Шеф Луиджи Латтуада, отдыхавший в приморском отеле в Мексике, пять дней подряд — с двадцать шестого по тридцатое декабря — посылал телеграммы. Адресованы они были не Франклину и Лоретте, а мне, Гарри, Гертруде и Изадоре. Никто из нас прежде не получал телеграмм, поэтому первая показалась нам настоящим волшебством, а следующих четырёх мы ждали с огромным нетерпением. Тексты, в том порядке, в каком они приходили, были такими: чудесно провожу время без вас; совсем по вам не скучаю; когда мне приснилось, что вы заселились в отель, я проснулся с криком; если вы сюда приедете, я сброшусь со скалы в море; если подумать, то, если вы сюда приедете, я лучше сброшу со скалы вас. Каждая из пяти была подписана: ваш горячо любимый шеф. Одно было несомненно: мистер Латтуада не только великолепно готовил, но и, бывая в шутливом настроении, прекрасно знал, что именно понравится его публике.
В канун Нового года после ужина мы сидели в библиотеке со стаканами слегка сдобренного спиртным эгг-нога и слушали записи Дюка Эллингтона и его двенадцати музыкантов. В восемь часов — когда на Восточном побережье было уже одиннадцать — Франклин настроил радио на Чика Уэбба с оркестром, игравших в гарлемском Савой-болруме. Этот джаз, этот свинг, уже нельзя было остановить. Стоило услышать его один раз — и ты понимал: это будет музыка нашей жизни. Так и вышло на все тридцатые годы и на войну.

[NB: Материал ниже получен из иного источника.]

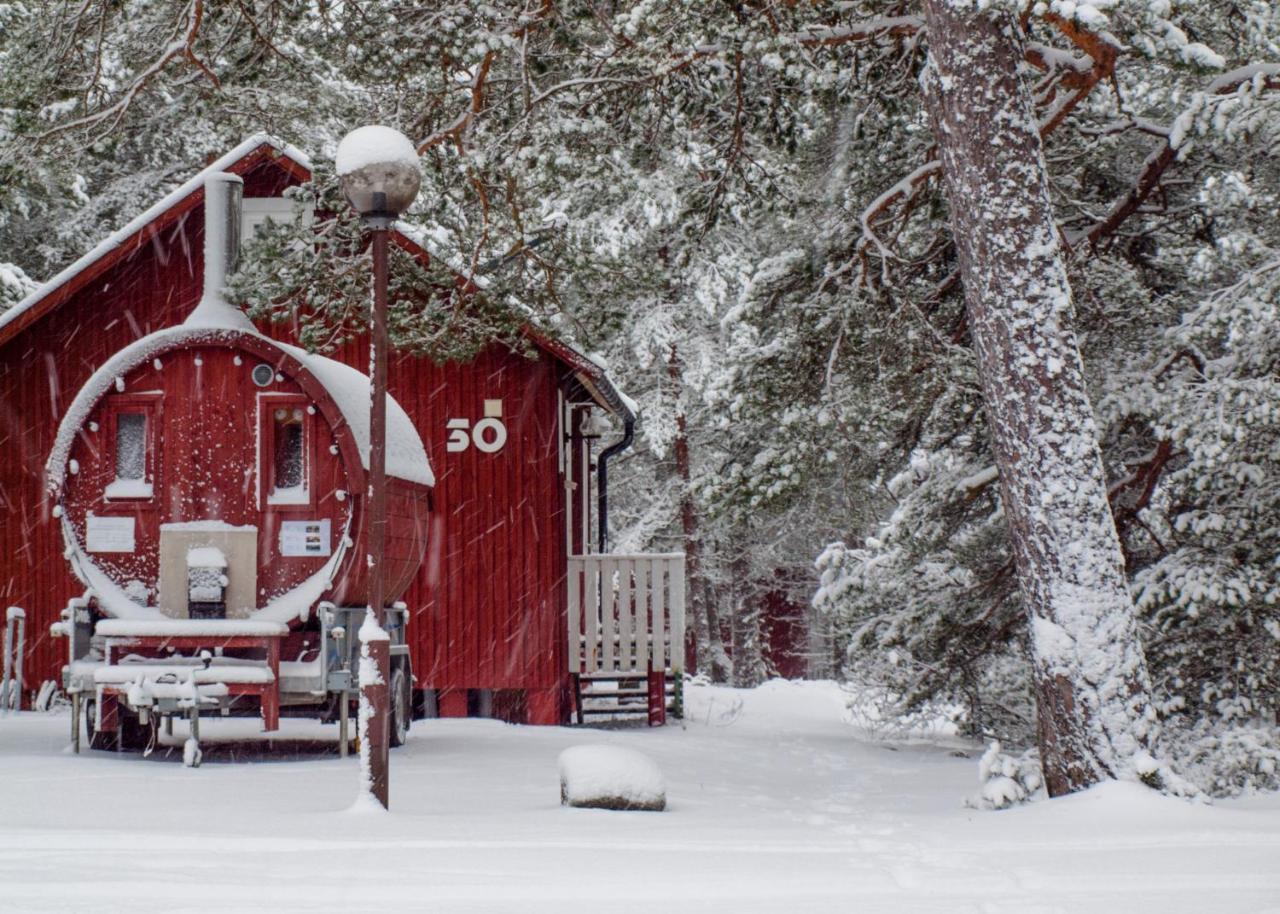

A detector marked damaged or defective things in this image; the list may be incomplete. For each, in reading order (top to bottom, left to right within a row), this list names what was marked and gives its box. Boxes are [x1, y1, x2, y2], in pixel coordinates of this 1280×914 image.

rusty metal lamp pole [335, 124, 419, 809]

В полночь мы были в саду, вооружённые бенгальскими огнями, и рассекали тьму сверкающими клинками света. Шипение и потрескивание, запах порохового дыма, аромат химикатов, придававших искрам цвет, крошечные огоньки, как светлячки, рождавшиеся и тотчас исчезавшие, — всё это было волнующе и прекрасно с той минуты, как Франклин зажёг первый огонь, и до тех пор, пока последний обугленный прутик проволоки не выплюнул из себя последние слабые искры.
Лоретта сказала, что пора спать, и в ответ мы дружно застонали, запротестовали и вообще пришли в великое смятение. Мы были бодры как никогда! Мы просто не могли заснуть ещё много часов! Полночный бой, конечно, открыл новый день, но он ещё и закрыл старый мир, распахнув новый. Нам требовалось несколько часов, чтобы приспособиться к этим новым обстоятельствам. Лоретта улыбнулась и дала нам пятнадцать минут, после чего они с Франклином ушли к себе на ночь.
Мы, члены клуба Клайда Томбо, заранее условились устроить тайную охоту за привидениями после полуночи, когда взрослые лягут. Прежние поиски не дали ничего сверхъестественного. Брат и сёстры уже были готовы допустить, что в «Брэме» пока ещё никто не умирал и что, быть может, они просто дали слишком большую волю своему воображению. Однако мистер Райнхардт время от времени травил мышей и крыс, главным образом в гараже и рядом с ним. Было тревожно думать, что по дому по ночам могут красться целые полчища крысиных призраков, выискивая способ нам отомстить. Если это и вправду было так, разумнее всего было бы добыть доказательства и убедить экзорциста по грызунам изгнать их духов из «Брэма». С такой затейливой теорией можно было выстроить отличную игру, и ночь вроде бы должна была принадлежать нам.
Однако, пока мы стояли в тёмном саду, где едкий запах бенгальских огней медленно выветривался, усталость навалилась на нас быстрее, чем мы ожидали. День выдался таким долгим и утомительным, что мы решили отложить охоту на призраков-грызунов до конца месяца. Мы разошлись по комнатам, слегка досадуя на себя за то, что нам не хватило сил осуществить свои мятежные намерения.